**DOCUMENT PASSAGE:**
^^^^^^^^
Transcription activator-like effector nuclease
Transcription activator-like effector nuclease (talen, TALEN®) is a technology used in gene editing. Transcription activator-like effectors (TAL effectors, TALEs) are now easy to engineer to bind to most desired DNA sequences. The combination of a TAL effector with a DNA cleavage domain creates a talen which cuts the DNA strand via the engineered restriction enzymes at a predictable point. It is possible to introduce talens into living eukaryotes cells to do gene editing or genome editing in situ. This is also termed genome editing with engineered nucleases (GEEN). The first use of GEEN in man produced full remission of refractory leukaemia in a 1 year old child, reported in November 2015.
TAL effector design
The DNA binding proteins secreted by Xanthomonas bacteria were discovered to have 33-34 amino acids for each binding site to a nucleotide, with only the 12th and 13th amino acids being variable and being able to be specified for nucleotide selectivity. A particular sequence template can now be produced artificially. the ideal sequence template will be of the minimum length to be unique in one particular organisms genome, directed at an invariant portion of that organisms genome and not too long for mutations or other technical issues to prevent usefulness. Obviously the sequence could be directed at a specific mutation in the genome as that might be what is causing a disease.
^^^^^^^^
**TASK GOAL:**
Copy word for word the part of the gene-editing text that starts with the words containing "TAL effector design" and ends with "causing a disease.".

Saved entries:
^^^^^^^^
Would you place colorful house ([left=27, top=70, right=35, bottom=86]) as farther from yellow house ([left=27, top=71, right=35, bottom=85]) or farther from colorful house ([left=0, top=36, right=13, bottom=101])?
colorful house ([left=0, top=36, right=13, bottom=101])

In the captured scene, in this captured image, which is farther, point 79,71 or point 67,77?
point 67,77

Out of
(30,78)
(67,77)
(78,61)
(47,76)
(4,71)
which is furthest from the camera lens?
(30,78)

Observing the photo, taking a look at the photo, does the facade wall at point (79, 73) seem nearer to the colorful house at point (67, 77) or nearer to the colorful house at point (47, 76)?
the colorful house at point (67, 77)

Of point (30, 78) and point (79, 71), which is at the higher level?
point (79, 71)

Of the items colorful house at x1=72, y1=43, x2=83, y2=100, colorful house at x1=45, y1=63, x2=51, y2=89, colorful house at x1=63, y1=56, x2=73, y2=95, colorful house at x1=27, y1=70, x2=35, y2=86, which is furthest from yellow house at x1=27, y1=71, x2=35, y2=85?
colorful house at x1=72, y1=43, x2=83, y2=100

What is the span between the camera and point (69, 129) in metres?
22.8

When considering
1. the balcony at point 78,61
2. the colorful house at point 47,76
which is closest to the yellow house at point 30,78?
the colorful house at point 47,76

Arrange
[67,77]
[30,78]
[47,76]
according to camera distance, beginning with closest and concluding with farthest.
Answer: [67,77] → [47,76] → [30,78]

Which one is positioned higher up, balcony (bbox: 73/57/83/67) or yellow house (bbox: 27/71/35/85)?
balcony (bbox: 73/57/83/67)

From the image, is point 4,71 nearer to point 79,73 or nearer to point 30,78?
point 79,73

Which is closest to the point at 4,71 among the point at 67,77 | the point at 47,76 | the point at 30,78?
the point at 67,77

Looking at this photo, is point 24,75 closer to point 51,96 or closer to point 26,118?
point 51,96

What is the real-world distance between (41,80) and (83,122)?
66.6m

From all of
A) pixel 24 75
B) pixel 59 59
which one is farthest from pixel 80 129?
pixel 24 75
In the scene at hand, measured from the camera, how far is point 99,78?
^^^^^^^^
**RESPONSE:**
TAL effector design
The DNA binding proteins secreted by Xanthomonas bacteria were discovered to have 33-34 amino acids for each binding site to a nucleotide, with only the 12th and 13th amino acids being variable and being able to be specified for nucleotide selectivity. A particular sequence template can now be produced artificially. the ideal sequence template will be of the minimum length to be unique in one particular organisms genome, directed at an invariant portion of that organisms genome and not too long for mutations or other technical issues to prevent usefulness. Obviously the sequence could be directed at a specific mutation in the genome as that might be what is causing a disease.